• Task requirements:
A) Answer these questions using the Zaidins interview:
(i) How many offices did Zaidins have at one point?
(ii) Which office does he say was probably his main one?
(iii) Where did Norb Roughton earn his PhD?
B) Pick up the Zaidins interview at the point where it stops and keep it going.

• Reading passage:
━━━━

ZAIDINS: I had offices. At one point, I had three offices. I had an office on the main campus in Boulder. I shared it with another faculty person because I wasn't there very often. But I went to colloquia and so on. Because the three of us that were hired, John Shonle, Robert Rogers, and myself–John and Bob Rogers were more senior. They were hired at the associate professor level with tenure. I, of course, came in as an assistant professor without tenure because the ink wasn't even dry on my PhD thesis when I got my degree and was hired. I had an office on the main campus in Boulder, I had an office where the cyclotron building was, and then I had an office in Denver, so I had all three. If I had to choose what was my main office, it was probably the one at the cyclotron. Because I went to the main campus for colloquia, a couple of colloquia and seminars a week, but I spent most of my Boulder time at the cyclotron. And I had to share an office in Denver. Since we were in buildings all over downtown, we didn't have a lot of extra space.

ZIERLER: This formative collaboration that you mentioned, how did it get started when you became a professor?

ZAIDINS: Oh, I walked into the cyclotron. "Here are things we would like you to work on." [Laugh] And of course, in those days, there was no nuclear astrophysics there. It wasn't until the early 1970s that Norb Roughton, who was a professor at Regis University, the Jesuit school in Denver, who had gotten his PhD in nuclear astrophysics at Washington University in St. Louis–Jerry Peterson was a new assistant professor. He and I were both assistant professors at that time. I was just about to be promoted to associate professor. And Carl Hansen, who was the theorist at JILA. The group of us got together and said, "We can do interesting things. And it's going to be in nuclear astrophysics."

━━━━

• Information supplied:

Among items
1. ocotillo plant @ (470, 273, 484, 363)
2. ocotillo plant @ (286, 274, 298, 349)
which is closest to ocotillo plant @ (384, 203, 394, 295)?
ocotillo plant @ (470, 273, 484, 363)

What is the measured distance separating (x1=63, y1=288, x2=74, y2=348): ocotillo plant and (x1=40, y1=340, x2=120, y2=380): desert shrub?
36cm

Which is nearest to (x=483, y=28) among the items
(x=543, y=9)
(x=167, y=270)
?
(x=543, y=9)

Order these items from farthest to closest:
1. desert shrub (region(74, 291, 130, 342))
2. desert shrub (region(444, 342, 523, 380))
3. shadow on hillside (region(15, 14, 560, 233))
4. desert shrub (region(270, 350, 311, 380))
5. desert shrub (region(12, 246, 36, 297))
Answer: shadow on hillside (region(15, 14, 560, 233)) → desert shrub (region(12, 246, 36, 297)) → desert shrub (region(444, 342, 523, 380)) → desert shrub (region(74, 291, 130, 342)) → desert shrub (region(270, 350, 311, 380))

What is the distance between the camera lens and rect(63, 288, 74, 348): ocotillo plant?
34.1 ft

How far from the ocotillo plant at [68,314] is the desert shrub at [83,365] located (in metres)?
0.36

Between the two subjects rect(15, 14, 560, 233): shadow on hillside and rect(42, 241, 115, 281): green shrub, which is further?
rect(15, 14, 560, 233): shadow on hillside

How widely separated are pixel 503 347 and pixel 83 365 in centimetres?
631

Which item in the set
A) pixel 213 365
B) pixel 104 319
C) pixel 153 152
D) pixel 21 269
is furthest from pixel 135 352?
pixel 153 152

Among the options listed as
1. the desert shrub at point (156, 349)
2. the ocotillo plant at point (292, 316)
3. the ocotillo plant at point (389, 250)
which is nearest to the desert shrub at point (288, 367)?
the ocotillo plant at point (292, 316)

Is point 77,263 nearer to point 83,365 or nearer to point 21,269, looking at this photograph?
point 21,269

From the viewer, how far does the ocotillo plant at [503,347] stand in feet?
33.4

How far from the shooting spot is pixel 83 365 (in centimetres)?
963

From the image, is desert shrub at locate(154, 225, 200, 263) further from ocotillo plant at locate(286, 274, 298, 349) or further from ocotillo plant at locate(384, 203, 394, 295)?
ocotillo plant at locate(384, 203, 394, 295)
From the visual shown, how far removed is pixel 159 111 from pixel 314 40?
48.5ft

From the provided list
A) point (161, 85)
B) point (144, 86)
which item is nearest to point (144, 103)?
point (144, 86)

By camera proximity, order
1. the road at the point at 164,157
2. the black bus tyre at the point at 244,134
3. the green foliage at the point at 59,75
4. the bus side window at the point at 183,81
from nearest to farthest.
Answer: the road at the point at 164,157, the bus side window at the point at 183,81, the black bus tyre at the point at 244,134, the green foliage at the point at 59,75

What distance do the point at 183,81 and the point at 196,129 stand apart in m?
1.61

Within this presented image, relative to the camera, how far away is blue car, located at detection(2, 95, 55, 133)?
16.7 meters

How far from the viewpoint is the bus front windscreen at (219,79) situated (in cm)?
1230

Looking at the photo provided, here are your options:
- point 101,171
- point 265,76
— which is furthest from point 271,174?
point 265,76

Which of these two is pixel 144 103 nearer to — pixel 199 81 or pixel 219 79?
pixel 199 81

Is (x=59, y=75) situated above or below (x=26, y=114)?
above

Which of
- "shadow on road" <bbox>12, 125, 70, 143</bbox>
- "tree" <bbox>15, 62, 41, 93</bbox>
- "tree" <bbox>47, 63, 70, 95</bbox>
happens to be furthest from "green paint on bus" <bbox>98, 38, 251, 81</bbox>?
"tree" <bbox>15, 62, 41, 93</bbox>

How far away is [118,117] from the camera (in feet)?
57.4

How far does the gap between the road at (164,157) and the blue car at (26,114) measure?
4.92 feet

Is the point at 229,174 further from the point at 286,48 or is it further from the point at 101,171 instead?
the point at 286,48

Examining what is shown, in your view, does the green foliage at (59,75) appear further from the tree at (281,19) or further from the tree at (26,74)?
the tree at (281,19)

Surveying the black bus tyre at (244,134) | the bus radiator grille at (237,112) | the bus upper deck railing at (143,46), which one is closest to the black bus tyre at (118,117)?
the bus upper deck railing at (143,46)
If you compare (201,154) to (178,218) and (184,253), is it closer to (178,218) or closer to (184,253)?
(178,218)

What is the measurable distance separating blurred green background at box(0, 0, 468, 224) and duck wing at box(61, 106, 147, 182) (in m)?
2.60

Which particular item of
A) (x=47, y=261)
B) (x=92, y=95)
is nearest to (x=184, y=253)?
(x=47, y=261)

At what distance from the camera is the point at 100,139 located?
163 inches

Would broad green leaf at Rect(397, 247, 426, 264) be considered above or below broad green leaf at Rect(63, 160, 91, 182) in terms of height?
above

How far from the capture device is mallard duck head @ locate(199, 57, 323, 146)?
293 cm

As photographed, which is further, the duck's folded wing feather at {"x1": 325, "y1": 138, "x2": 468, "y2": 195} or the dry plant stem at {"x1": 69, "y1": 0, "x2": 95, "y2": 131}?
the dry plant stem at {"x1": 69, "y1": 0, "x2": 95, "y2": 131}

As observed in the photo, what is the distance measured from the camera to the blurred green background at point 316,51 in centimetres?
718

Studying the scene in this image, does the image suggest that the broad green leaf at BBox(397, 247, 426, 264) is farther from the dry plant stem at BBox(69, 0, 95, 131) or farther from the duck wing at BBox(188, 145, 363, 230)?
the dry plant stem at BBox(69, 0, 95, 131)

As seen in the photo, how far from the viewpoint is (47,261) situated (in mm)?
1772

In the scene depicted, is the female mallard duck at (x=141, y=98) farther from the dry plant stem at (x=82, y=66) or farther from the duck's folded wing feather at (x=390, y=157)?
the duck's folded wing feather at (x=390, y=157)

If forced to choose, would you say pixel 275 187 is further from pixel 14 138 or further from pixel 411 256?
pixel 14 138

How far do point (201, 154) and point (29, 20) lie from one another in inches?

━━━━

• Results:
A)
(i) Three.
(ii) The one at the cyclotron.
(iii) Washington University in St. Louis.

B)
Because between '67, when I started working on certain nuclear reactions–and they were interesting. Nuclear physics is fun. But they weren't nuclear astrophysics related, they were just nuclear physics related. We said, "Here are a bunch of things that we can do to measure reaction rates in advanced stages of stars. And we can do it by a technique, which is very unusual." It was thick targets. Typically, when you do nuclear physics, at least low-energy nuclear physics, you get as thin a target as you can, and then the beam passes through, and the reactions occur in that thin target. We figured out a way to irradiate thick targets and then measure the residual radioactivity that was created in the thick targets. I have to tell you a story about Willie Fowler. In I think 1974, plus or minus a year or two, we had started publishing this thick target work. And people were raising their eyebrows.

Willie said, "There are a lot of people who think this is all BS. We'll invite you to come and give a talk to defend yourself." I said, "I'm perfectly willing to do that." I came to Caltech to give a talk. Kellogg had Friday evening colloquia, and then we'd always have a party afterwards. I came there, and one of the people who was at Kellogg at that time had been a postdoc at Colorado, so I knew him. He said, "You're walking into an ambush. I hope you realize that." [Laugh] Anyway, I gave my talk. I've given a lot of talks in my life, but this was one of the very few times that I didn't finish what I planned to say because I kept getting question, after question, after question. One of the things Willie did, Willie raised his hand and stood up. "Zaidins, you've set nuclear astrophysics back forty years. [Laugh] We did thick targets in the 1940s, and it wasn't any good. Why are you doing this?" And then, Eric Adelberger, who's a very animated guy, gets up and says, "Okay, Clyde, why don't you return to the ways of your forefathers?" [Laugh] I did a reasonable job, I thought, of protecting myself, but the warning that I'd walked into an ambush was true. Afterwards, there was going to be a party at Charlie Barnes's house.

Ardie Fowler was Willy's first wife. That family has a very interesting history. Olmsted, I think, was Ardie's maiden name. They were one of the pioneer families in Pasadena, and Willie wound up marrying into the Olmsted clan. Anyway, Ardie wasn't doing very well at that point. She passed away a few years later. Kellogg was a family, everyone knew each other, so Willy and I went over to Willie's house before the party to see Ardie. Willie drove me because I was from out of town, no car or anything. He took me, and we chatted with Ardie for a little bit because she wasn't going to be well enough to go to the party, but she wanted to see me. We had a little conversation. Then Willy and I walk into the party a little bit late because we'd stopped off to see Ardie, and Willie and I are arm-in-arm coming in after what looked like a big fight at the actual colloquium itself.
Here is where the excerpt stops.